Um Circo, um Palhaço, um Pipoqueiro, alguns amores, muitos porres. E uns textos complicados sem pé nem cabeça.

9.3.07

VELHOS Tempos

Era 9 de março de um ano que não vinha sendo muito bom. Eu me sentia sozinho o bastante pra me achar forte e ao mesmo tempo sozinho demais pra chorar e ninguém ver. Aliás os começos de ano pra mim sempre foram decadentes em excesso, ao contrário do final deles. Meu telefone toca no meio da madrugada e eu já levantei esperando pelo pior. Eu tinha que arrumar minhas coisas e viajar até o interior dentro de poucas horas. Meu avô tinha falecido.

Falar sobre ele é uma coisa que eu sempre tentei e nunca consegui, apesar de ter tentado inúmeras vezes. E naquele dia eu tinha perdido mais do que meu avô, eu tinha perdido um amigo. Ele era até então tudo o que eu tentaria ser pra minha famíia: a "cola" entre eles. Cinco anos antes eu e ele tínhamos perdido minha avó. Isso mesmo, EU e ELE. E depois daquele momento jurei que faria de tudo pra não deixá-lo sozinho. Juramos fidelidade, choramos e depois passamos a morar juntos. Eu cuidando dele, e ele mais ainda de mim. Eu tinha só quinze anos, e ele setenta e cinco. Mas éramos como velhos amigos.


Até que houve um dia em que eu tive que sair de casa, ou como ele dizia "sair pra tentar magoar o menor número de pessoas possível", o que foi muito difícil pra mim, embora soubesse o que ele estava fazendo. Então saí. Nós nunca perdemos contato, e sempre que podia ia até lá para vê-lo e passar grande parte do meu tempo livre ao lado dele.
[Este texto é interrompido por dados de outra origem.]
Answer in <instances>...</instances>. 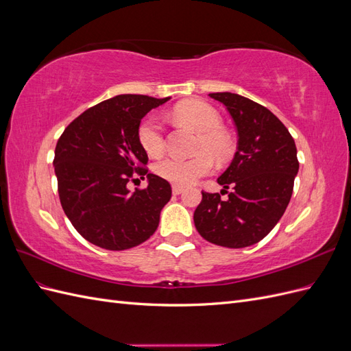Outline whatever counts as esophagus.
<instances>
[{"label": "esophagus", "instance_id": "34e87169", "mask_svg": "<svg viewBox=\"0 0 351 351\" xmlns=\"http://www.w3.org/2000/svg\"><path fill=\"white\" fill-rule=\"evenodd\" d=\"M183 192H184V187L178 186V184H174V186H173V193H174V195H182Z\"/></svg>", "mask_w": 351, "mask_h": 351}]
</instances>
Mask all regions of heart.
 <instances>
[{"label": "heart", "instance_id": "1", "mask_svg": "<svg viewBox=\"0 0 351 351\" xmlns=\"http://www.w3.org/2000/svg\"><path fill=\"white\" fill-rule=\"evenodd\" d=\"M174 115L199 133L196 146L199 155L195 158L168 156L159 161L155 169L159 177L168 182L187 186L210 173L212 161L206 153L217 161H222L230 155L231 143L228 136L221 130L222 119L219 112L204 101H186L180 104L174 110ZM137 139L149 156H158L164 152L165 141L162 125L154 115H147L142 120L137 129ZM202 152L204 154H202Z\"/></svg>", "mask_w": 351, "mask_h": 351}]
</instances>
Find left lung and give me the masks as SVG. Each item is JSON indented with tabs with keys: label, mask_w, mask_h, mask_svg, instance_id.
I'll return each mask as SVG.
<instances>
[{
	"label": "left lung",
	"mask_w": 351,
	"mask_h": 351,
	"mask_svg": "<svg viewBox=\"0 0 351 351\" xmlns=\"http://www.w3.org/2000/svg\"><path fill=\"white\" fill-rule=\"evenodd\" d=\"M230 112L237 129V152L217 182L233 187L229 199L202 192L193 221L199 234L222 247L261 241L277 226L291 199L299 173L294 139L268 108L231 92L209 93Z\"/></svg>",
	"instance_id": "8db88e82"
}]
</instances>
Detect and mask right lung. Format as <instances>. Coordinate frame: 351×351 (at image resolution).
<instances>
[{"label":"right lung","instance_id":"add662e5","mask_svg":"<svg viewBox=\"0 0 351 351\" xmlns=\"http://www.w3.org/2000/svg\"><path fill=\"white\" fill-rule=\"evenodd\" d=\"M169 98L117 95L80 114L57 142L54 171L61 206L79 234L95 246L125 250L149 239L171 199L167 180L147 174V154L137 139L143 117ZM136 171L148 178L132 194Z\"/></svg>","mask_w":351,"mask_h":351}]
</instances>
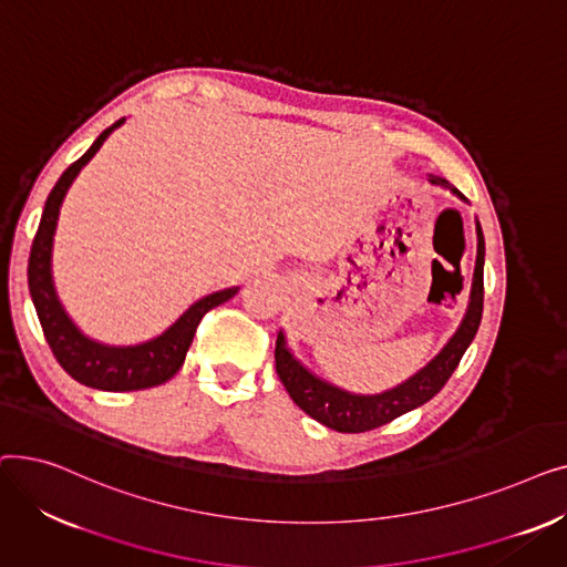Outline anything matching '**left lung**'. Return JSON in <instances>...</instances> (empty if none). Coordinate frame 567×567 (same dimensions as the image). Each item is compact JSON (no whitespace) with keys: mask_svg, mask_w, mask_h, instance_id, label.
Listing matches in <instances>:
<instances>
[{"mask_svg":"<svg viewBox=\"0 0 567 567\" xmlns=\"http://www.w3.org/2000/svg\"><path fill=\"white\" fill-rule=\"evenodd\" d=\"M430 184L449 188L460 199L466 202V197L451 186L441 176H430ZM475 234H478V255H475V268H473V282H471V296L466 315L460 323L455 336L445 342V347L434 355V359L409 377L404 383L395 385L391 391H383L377 395H355L349 391L338 389V385L319 379L312 374L301 361H296V355L289 351L285 333H278L276 340V372L287 389L289 398L299 404L310 419L319 421L321 425L331 427L336 432L344 434H359L370 432L374 427H381L385 423L395 421L398 415L430 402L443 385L451 379L455 368L460 365L464 351L473 342L478 326L483 319V266H485V236L481 229V223L475 220Z\"/></svg>","mask_w":567,"mask_h":567,"instance_id":"1","label":"left lung"}]
</instances>
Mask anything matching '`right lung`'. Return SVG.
I'll use <instances>...</instances> for the list:
<instances>
[{"label": "right lung", "instance_id": "add662e5", "mask_svg": "<svg viewBox=\"0 0 567 567\" xmlns=\"http://www.w3.org/2000/svg\"><path fill=\"white\" fill-rule=\"evenodd\" d=\"M124 122L126 118H118L116 124L105 128L96 137V142L86 148V154L80 156L62 176H59V182L45 199V208L27 266L29 293H32L43 336L54 353L56 363L75 381L89 385V389L112 393L154 389V385H161L167 379H172L186 361L188 347L195 338L202 317L208 310L229 301L238 291V287H229L204 296V299L193 303L182 317H178L163 336L135 347H110L86 338L71 321L64 306L59 303V296L52 282V244L59 220V208H62V202L80 169L96 156L110 133Z\"/></svg>", "mask_w": 567, "mask_h": 567}]
</instances>
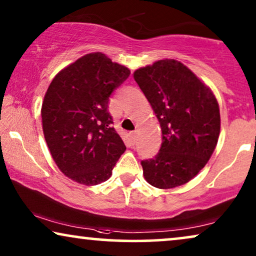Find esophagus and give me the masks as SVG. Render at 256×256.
<instances>
[{
  "label": "esophagus",
  "instance_id": "34e87169",
  "mask_svg": "<svg viewBox=\"0 0 256 256\" xmlns=\"http://www.w3.org/2000/svg\"><path fill=\"white\" fill-rule=\"evenodd\" d=\"M129 138H130L132 144H135L136 140H138V134H136V132H130V134H129Z\"/></svg>",
  "mask_w": 256,
  "mask_h": 256
}]
</instances>
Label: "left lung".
Instances as JSON below:
<instances>
[{"instance_id": "left-lung-1", "label": "left lung", "mask_w": 256, "mask_h": 256, "mask_svg": "<svg viewBox=\"0 0 256 256\" xmlns=\"http://www.w3.org/2000/svg\"><path fill=\"white\" fill-rule=\"evenodd\" d=\"M134 79L162 129L158 154L141 162L144 178L158 188L188 183L205 166L218 142L220 113L216 96L174 59L136 70Z\"/></svg>"}]
</instances>
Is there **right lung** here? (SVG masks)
Instances as JSON below:
<instances>
[{"label":"right lung","mask_w":256,"mask_h":256,"mask_svg":"<svg viewBox=\"0 0 256 256\" xmlns=\"http://www.w3.org/2000/svg\"><path fill=\"white\" fill-rule=\"evenodd\" d=\"M129 74L96 52L59 72L48 86L42 106L45 141L62 172L76 183L106 182L124 152L108 104Z\"/></svg>","instance_id":"add662e5"}]
</instances>
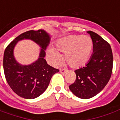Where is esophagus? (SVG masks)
Returning <instances> with one entry per match:
<instances>
[{
	"label": "esophagus",
	"mask_w": 120,
	"mask_h": 120,
	"mask_svg": "<svg viewBox=\"0 0 120 120\" xmlns=\"http://www.w3.org/2000/svg\"><path fill=\"white\" fill-rule=\"evenodd\" d=\"M60 73H62V74H66V73L67 70H64V69H61V70H60Z\"/></svg>",
	"instance_id": "34e87169"
}]
</instances>
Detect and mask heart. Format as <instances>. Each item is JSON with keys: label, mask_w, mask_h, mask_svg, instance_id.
<instances>
[{"label": "heart", "mask_w": 120, "mask_h": 120, "mask_svg": "<svg viewBox=\"0 0 120 120\" xmlns=\"http://www.w3.org/2000/svg\"><path fill=\"white\" fill-rule=\"evenodd\" d=\"M93 49V42L88 35H70L58 40L56 49L49 48L47 58L54 66L62 62L60 52L64 53V60L73 68L84 66L90 59Z\"/></svg>", "instance_id": "heart-1"}]
</instances>
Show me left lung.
Here are the masks:
<instances>
[{
    "mask_svg": "<svg viewBox=\"0 0 120 120\" xmlns=\"http://www.w3.org/2000/svg\"><path fill=\"white\" fill-rule=\"evenodd\" d=\"M93 42V54L84 67L75 71L76 80L70 90L77 97L88 99L101 92L111 77L113 55L110 45L96 33L89 31Z\"/></svg>",
    "mask_w": 120,
    "mask_h": 120,
    "instance_id": "8db88e82",
    "label": "left lung"
}]
</instances>
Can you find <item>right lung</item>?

Meu avô não era engraçado, louco e muito menos um velho alcóolatra que vivia me contando histórias sujas sobre sua adolescência idem. Ele era (e É) um dos seres humanos mais incríveis que já conheci, e às vezes eu me perguntava como fui parar ao lado de alguém tão especial. Talvez eu não o merecesse, talvez eu também não merecesse ter uma avó como a esposa dele, a mãe do meu pai. Mas tudo o que eu fiz naquele período entre a infância e a adolescência foi me dedicar para tê-los em minha vida o máximo de tempo possível.

Então nesse mesmo dia 9 de março eu fui até lá, pra me despedir "fisicamente" do velho. Pode ter isso a última vez que eu chorei por alguém até hoje, e o choro se tornava mais profundo ainda quando me lembrava do tempo em que moramos juntos. Foi quando aprendi verdadeiros valores morais, amadurecimento e sensatez sobre cada dificuldade que eu viria a encontrar pela frente, mesmo sem saber que um dia eu me pegaria com os mesmos costumes e pirraças dele. Enfim, que eu me tornaria um velho como ele.

Às vezes não consigo lembrar de muita coisa da minha infância, porque naqueles tempos de quinze anos eu já tinha muita coisa na cabeça. E confesso que antes de nos aproximarmos tanto, às vezes eu chorava pra minha mãe com medo de um dia envelhecer. Mas ali, ao lado dele, eu já quis ter idade o bastante pra conversarmos sobre as mesmas experiências e glórias. E acabei mudando completamente a minha maneira de encarar a velhice depois desses tempos.

Nesse mesmo dia, no enterro do meu avô, eu mal sabia que onze anos antes de sua morte, naquele mesmo 9 de março, Henry Charles Bukowski deixava nosso time pra jogar ao lado dos imortais. Toda aquele descarrego de sensações e sentimentos me deixaram cego para outro fato curioso: eu entrei no primeiro ônibus pra São Paulo, às exatas sete horas e quarenta minutos, no dia 9 de março, um ano antes da morte do meu avô.